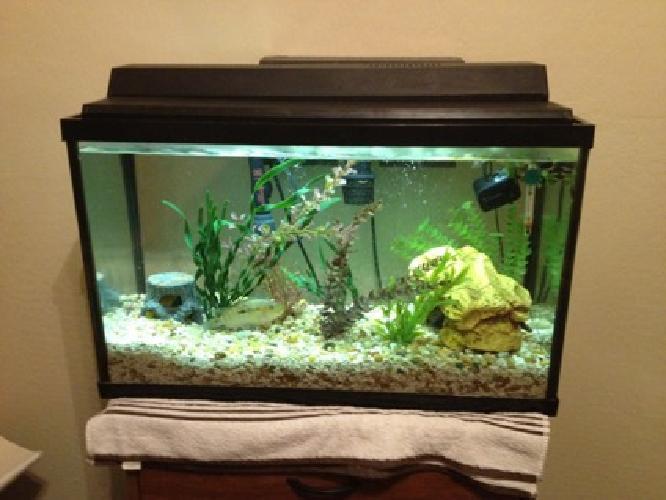 125 obo 29 gallon fish tank for sale in phoenix arizona for 125 gallon fish tank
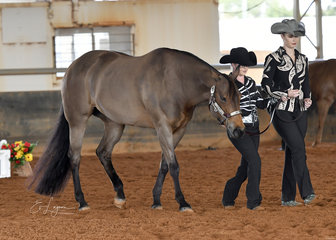 YLS Bodacious shown by Hayley and Danita Reid in the Riders With Disabilities Showmanship at Halter class.
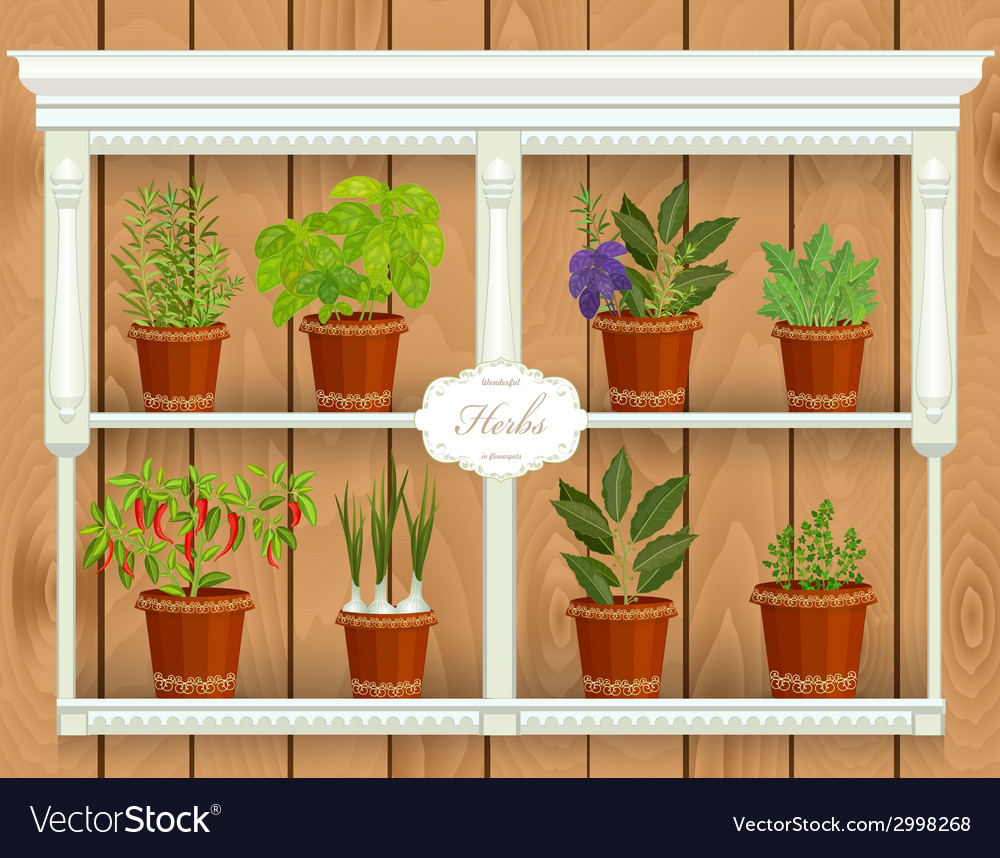 Shelfs with collection of herbs in a flowerpots at vector | Price: 1 Credit (USD $1)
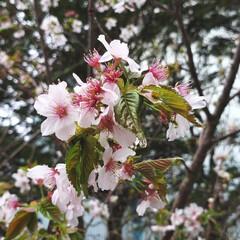 花/定点観察/桜/ひらた家具店/LIMIAおでかけ部/おでかけ/... 店長がゴールデンウィークから定点観察して…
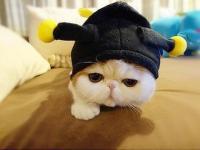 进入傻猫猫ABC的专栏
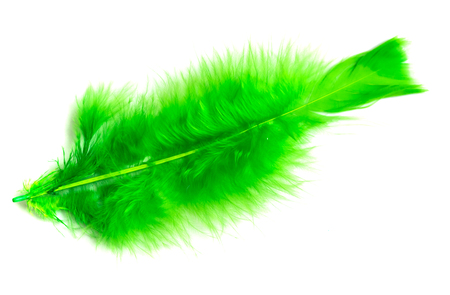 colorful bird feather on white background 写真素材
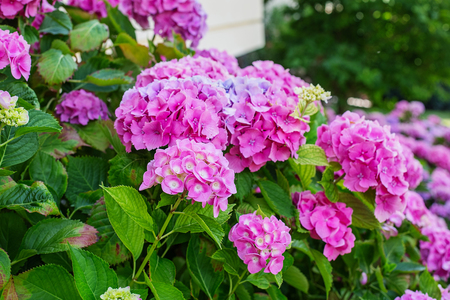 Hydrangea is pink, blue, lilac, violet, purple, white flowers are blooming in spring and summer in town garden. Stock Photo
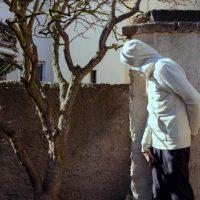 michigan undercover investigations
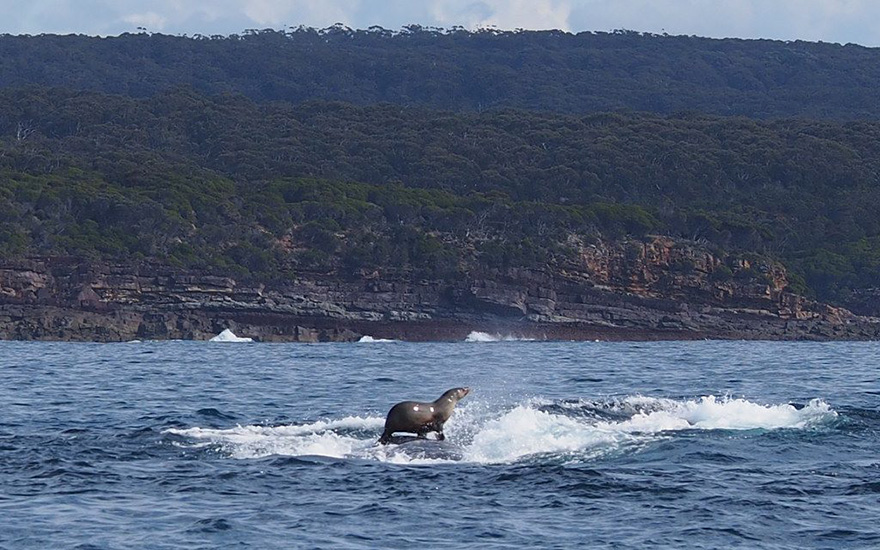 Seal Surfing On A Whale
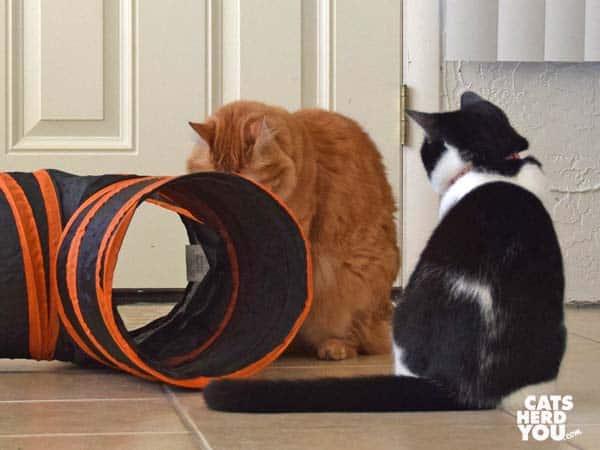 black and white tuxedo kitten looks at orange tabby cat next to tunnel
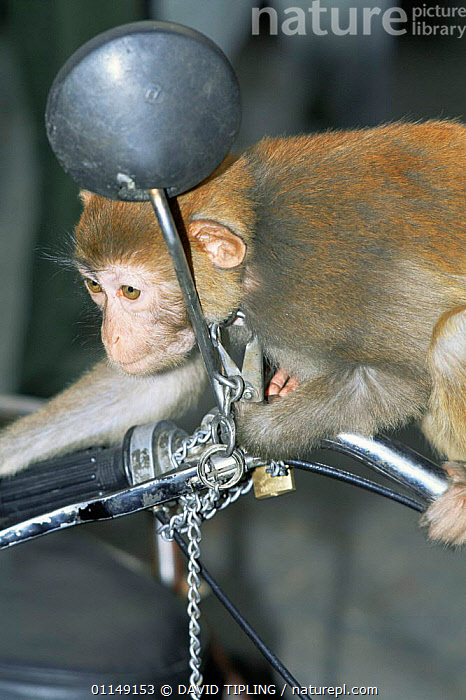 Macaque {Macaca sp} for sale, chained to motorcycle, imported from wild, Beijing, China  ,  ASIA,captive,CHINA,CONSERVATION,CRUELTY,ILLEGAL,MACAQUES,MONKEYS,pet trade,PRIMATES,TRADE,VERTEBRATES,Mammals  ,  DAVID TIPLING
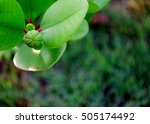 Small photo of Sonneratia ovate fruit, mangrove tree and blur background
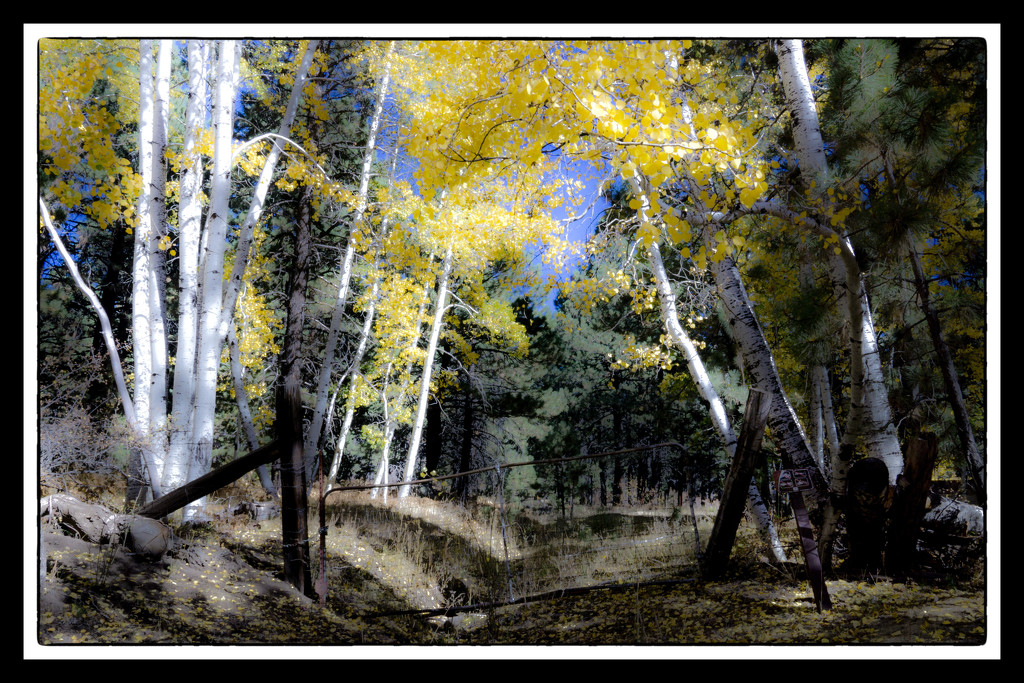 Gate with Aspens by joysabin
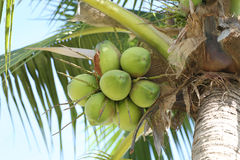 Cocoanut on coconut tree in garden Thailand. Cocoanut on coconut tree in garden Thailand,This plant of palm and found throughout in seaside tropical Royalty Free Stock Images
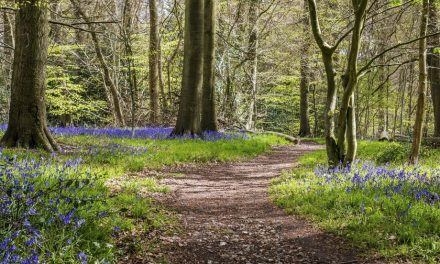 BEST PLACES TO SEE BLUEBELLS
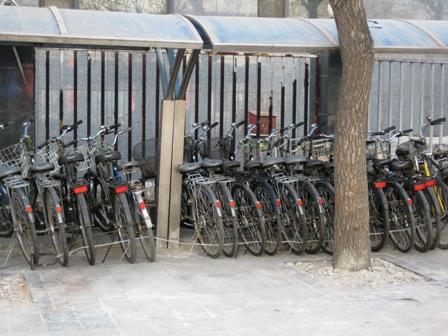 blog_レンタル自転車100210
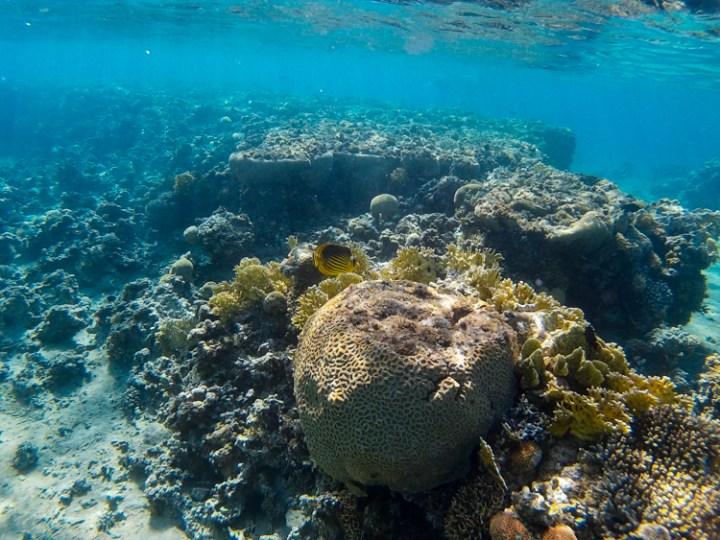 Snorkelen in Aqaba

────────────────

#### ACTIVITY:
Give again, word for word, the lines above from the one with "Small photo of" through the final line of the data, both ends included. Do not copy any picture.

#### OUTPUT FOR THIS EXERCISE:
 Small photo of Sonneratia ovate fruit, mangrove tree and blur background
 Gate with Aspens by joysabin
 Cocoanut on coconut tree in garden Thailand. Cocoanut on coconut tree in garden Thailand,This plant of palm and found throughout in seaside tropical Royalty Free Stock Images
 BEST PLACES TO SEE BLUEBELLS
 blog_レンタル自転車100210
 Snorkelen in Aqaba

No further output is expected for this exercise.